Yes sometimes trying isn't any more visible than the challenge, sometimes trying is just staying alive!

Gran22 · 30/11/2016 07:27

A friends inlaws chose to live mainly on benefits some years ago. Her FIL hasn't worked for years. He managed a few years ago to get DLA for his back problems, so MIL who worked a few hours a week, packed it in to become his carer. FIL has several siblings who all live a similar lifestyle. They nearly all live on the same estate, their social life revolves round the family, and they see choosing not to work as pretty normal.

Friends DH is a lovely guy, but was of a similar mindset til he realised that his children could have a better life. Friend always had a job, but now both work, have moved to a nicer area, and their DC are at a decent school. Friends ILs have resented her and her DH for trying to improve their lives, calling them snobs, and cant understand why they'd want to move, even though the estate is fairly notorious and the schools are crap. Quite a bit of pressure there to conform to that norm.

BoffinMum · 30/11/2016 11:35

myoriginal Thinking of you and hoping you find a solution. It is hard but you sound so clued up and intelligent on here that I have complete faith things will change for you. xx

BoffinMum · 30/11/2016 11:43

My former nanny (who has a degree as well as various childcare qualifications) gave it all up to have two kids on the social with a transient father who pays nothing towards their support.
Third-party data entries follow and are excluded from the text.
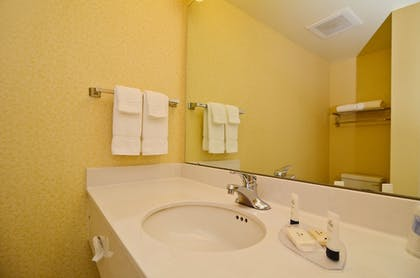 Bathroom | Fairfield Inn Suites by Marriott Cherokee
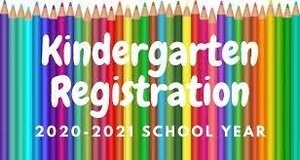 2020-2021 Kindergarten Registration Information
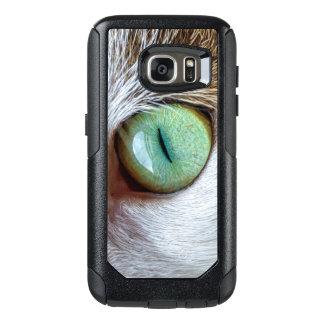 Coque OtterBox Samsung Galaxy S7 Le plot réflectorisé vert hypnotisant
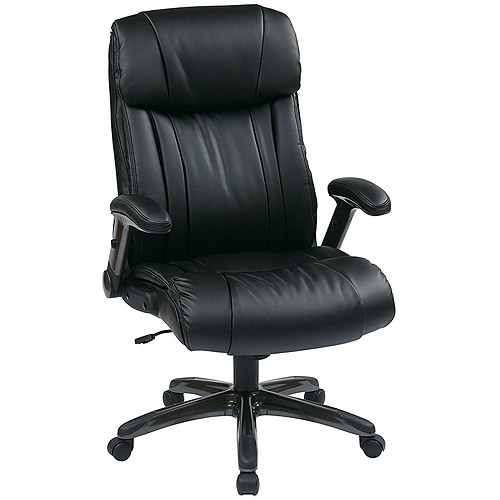 Office Star Executive Leather Office Chair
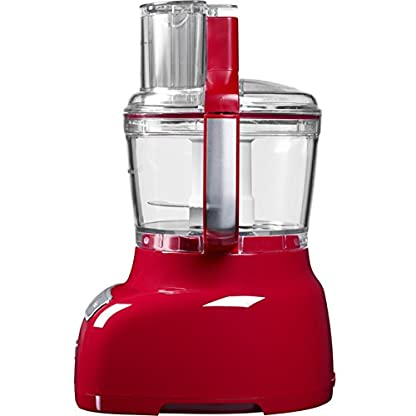 Kitchenaid-5KFP0925EER-Foodprocessor-21-L-empire-rot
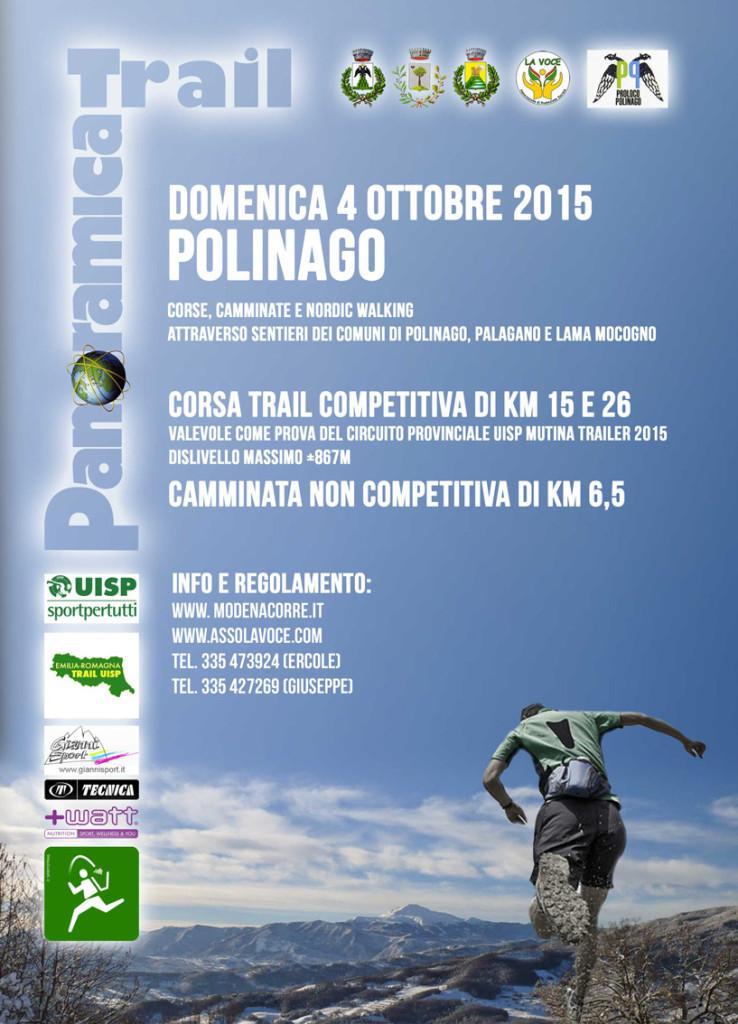 volantino-trail-a3web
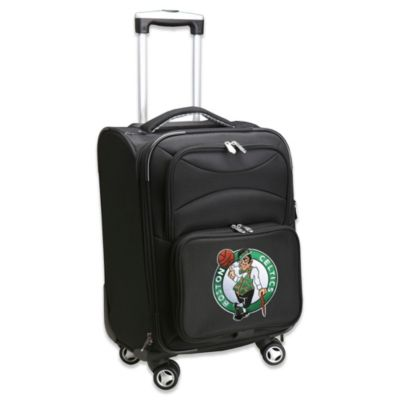 NBA Boston Celtics 20-Inch Carry On Spinner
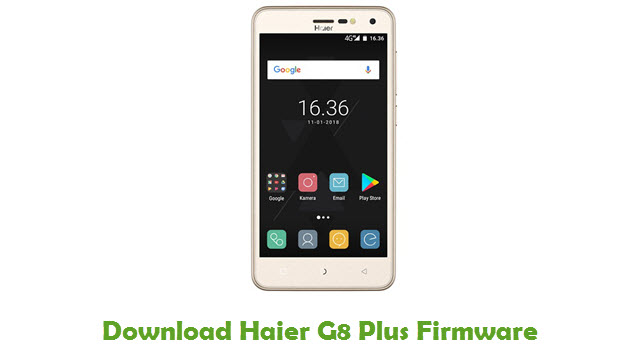 Download Haier G8 Plus Firmware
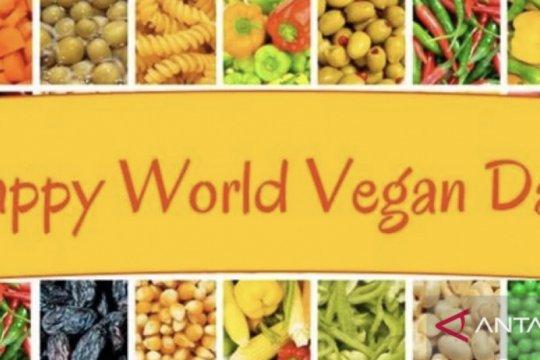 Vegan dan tukang kayu dalam catatan sejarah dunia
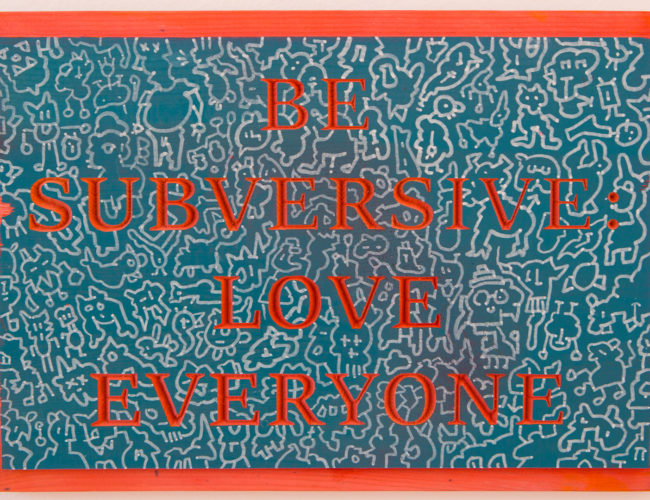 """10. """"Be Subversive"""" by Repo, Wood/stain/paint, 14.5"""" x 10"""" // 2016, $90"""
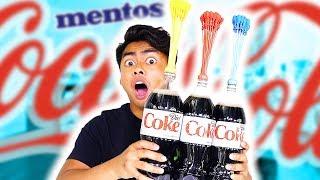 DIET COKE MENTOS BALLOON EXPERIMENT! (Explosion) | Kholo.pk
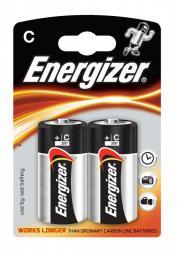 Energizer Bateria alkaliczna LR14 BASE C 2szt. - 7638900297324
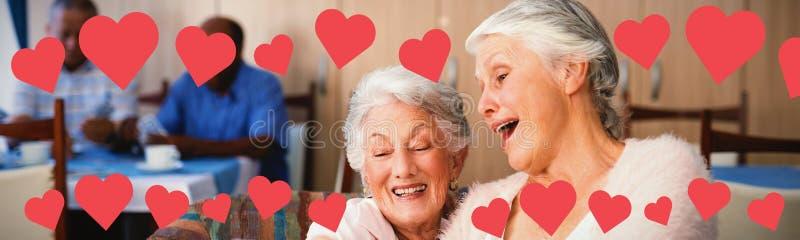 Samengesteld beeld van grafisch beeld van hartvormen royalty-vrije stock afbeelding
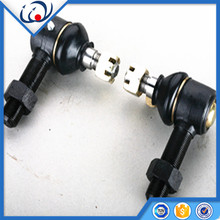 Automotive Part, Factory Price Ball Joint For Truck 18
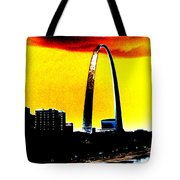 Orange Skies And The Arch Tote Bag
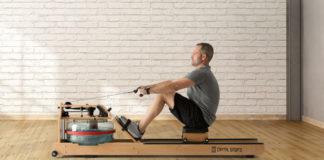 Ein Wasserrudergerät für die eigenen vier Wände aus Buche-Echtholz mit großem Wassertank ist ideal für effektives Ausdauer- und Krafttraining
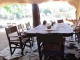 chongwe-house-dining-table_0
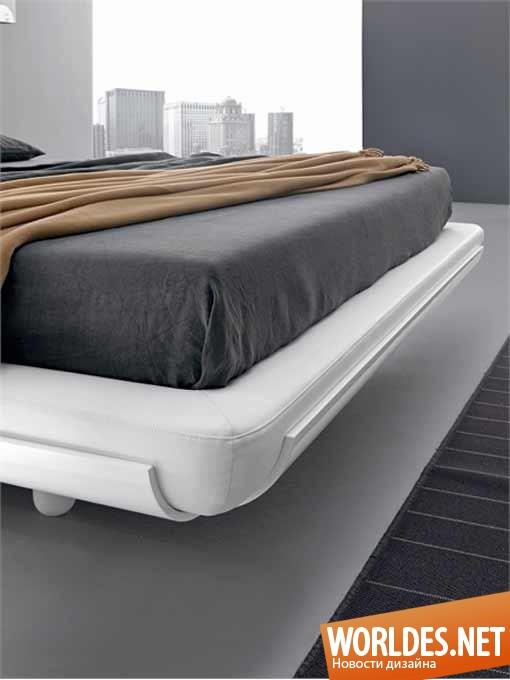 дизайн, дизайн интерьера, дизайн интерьера спальни, дизайн спальни, интерьер спальни, спальня в стиле минимализма, минимализм в спальне, дизайн в стиле минимализма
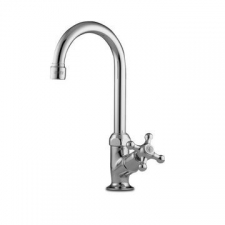 Cobra (Taps & Mixers) - Tudor - Taps - Prep Bowl Taps - Chrome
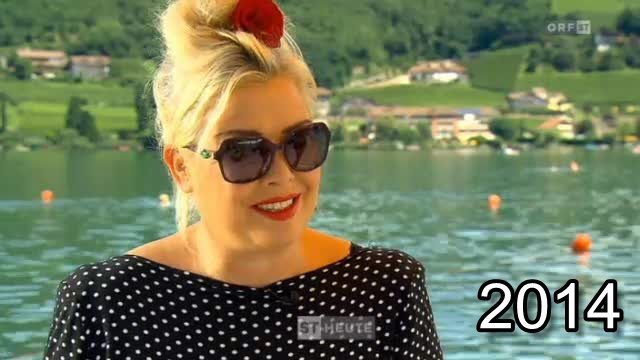kim wilde on TV 2014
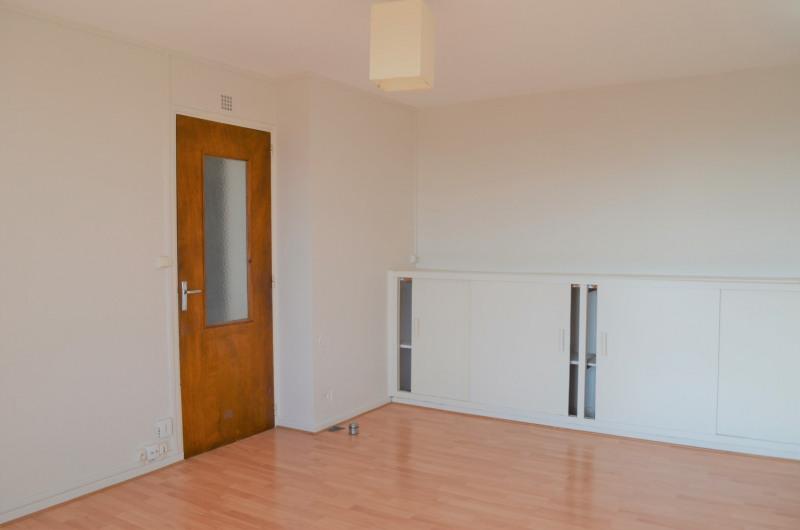 Rental apartment Toulouse 503€ CC - Picture 7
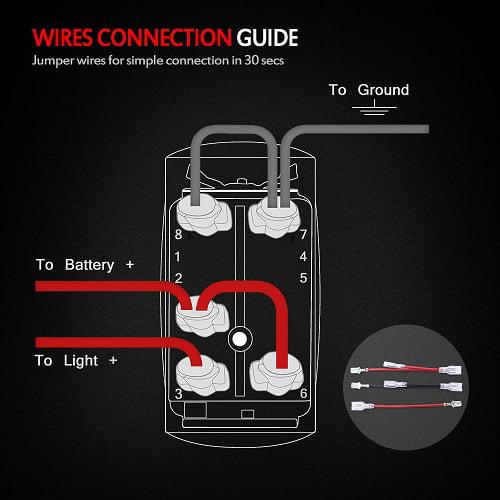 mictuning 5pin laser led light bar rocker switch 12v 20a on/off switch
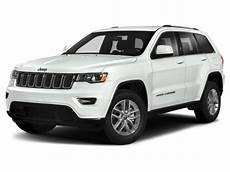 Jeep Laredo 2020 by 2020 Jeep Grand Prices New Jeep Grand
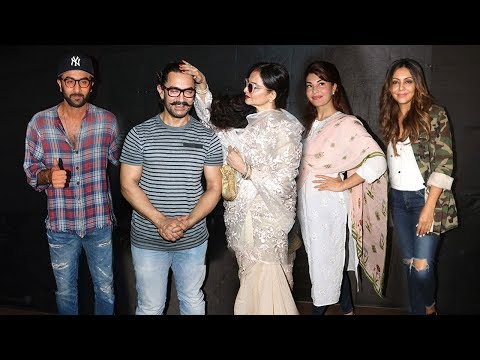 Secret Superstar Movie GRAND Screening Full Video HD-Aamir,Rekha,Ranbir,Jacquiline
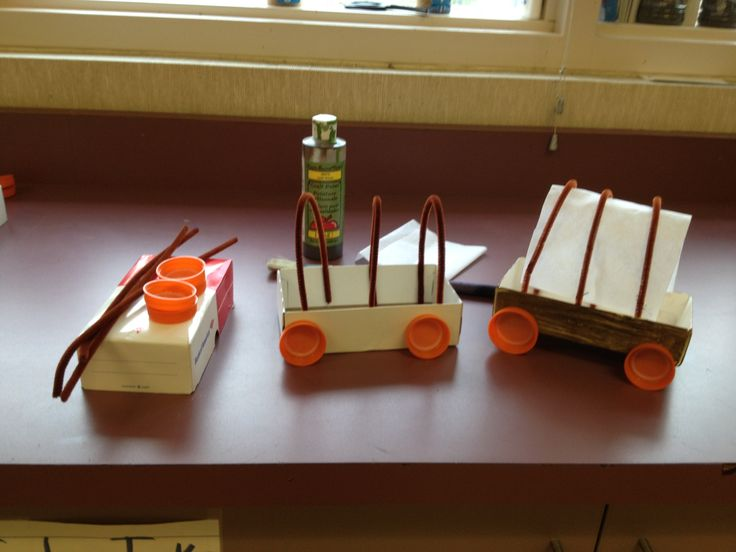 Learning about the pioneers and need a simple craft to tie in to your lesson?  Make a covered wagon from a check book box, bottle caps, pipe cleaners and fabric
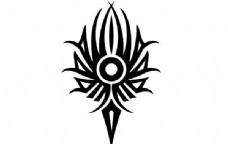 部落的设计元素
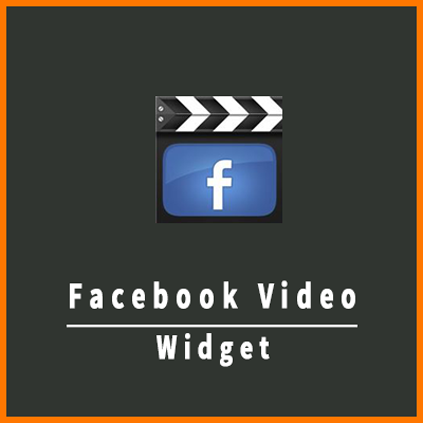 Facebook Video Widget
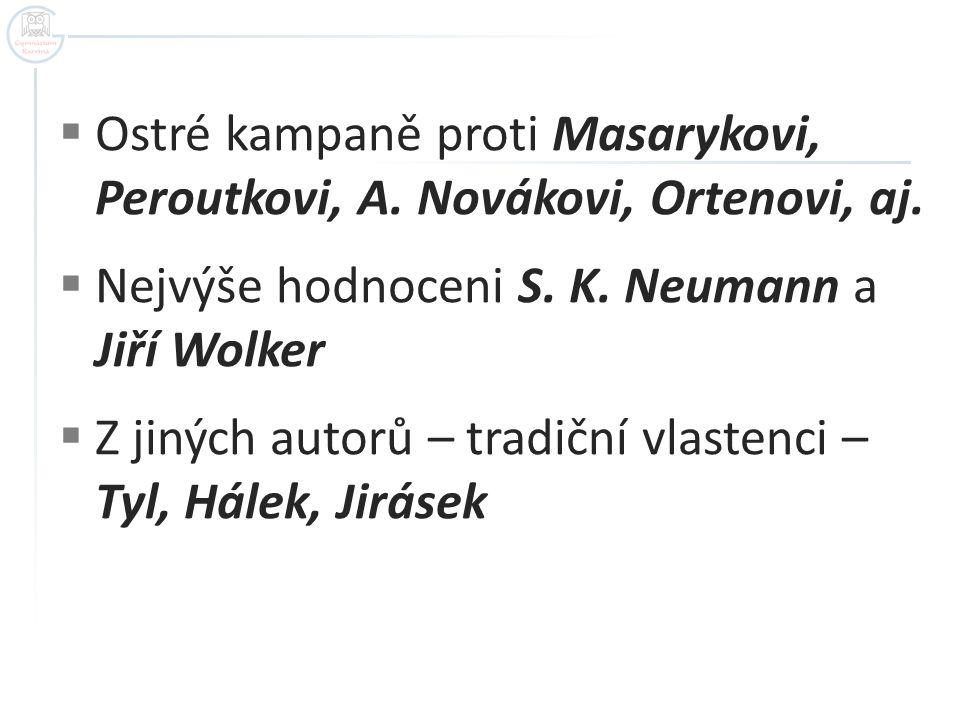  Ostré kampaně proti Masarykovi, Peroutkovi, A. Novákovi, Ortenovi, aj.  Nejvýše hodnoceni S. K. Neumann a Jiří Wolker  Z jiných autorů – tradiční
She's been given a brand new council house, free bed, sofa, washing machine, and lives on benefits including running a reasonable car (which to be fair she needs as it's in a rural area). Like a lot of people I was supportive the first time around, giving her so much stuff and helping her out, but when baby number two came along soon after the other one, and it was clear this indefinite living on the social had been the plan all the way along, I had a really judgypants moment where I wondered what the point was of going to work and not seeing my own kids so much so that other people could sit about and please themselves.

Given her level of education, and the fact that locally nurseries are crying out for staff and many will allow employees to take their own children along for free or at very low cost while they work, I honestly didn't think this was right. Nor is the dad chipping in for the children he helped create. It sets a bad example to the children and limits opportunities for the mother in the future. This is the kind of thing that the Ian Duncan Smith people of the world get incensed about and it makes it a lot harder for people who have a genuine reason for not working such as ill-health or domestic bleakness, limiting the financial support and sympathy available for them. That is, in my opinion, just wrong.

FriendofBill · 30/11/2016 15:36

You can't indefinitely live 'on the social'
When the baby is 12 months old your ex nanny (well educated, good work history) will have to show she is looking for work.

Councils and HA do not provide free beds and appliances so perhaps a charity provided those, if your information is correct.

As for free housing, the woman in question will be paying rent for the property she is occupying, which over time will pay for itself.

She has actually got fuck all as far as I can see, raising 2 small children on benefits, an ex partner who is not contributing in any way to the upbringing of these children, a rental property, no job...poor woman.

As well as people like yourself condemning her when you don't really have all the information.

Would you prefer her in the workhouse?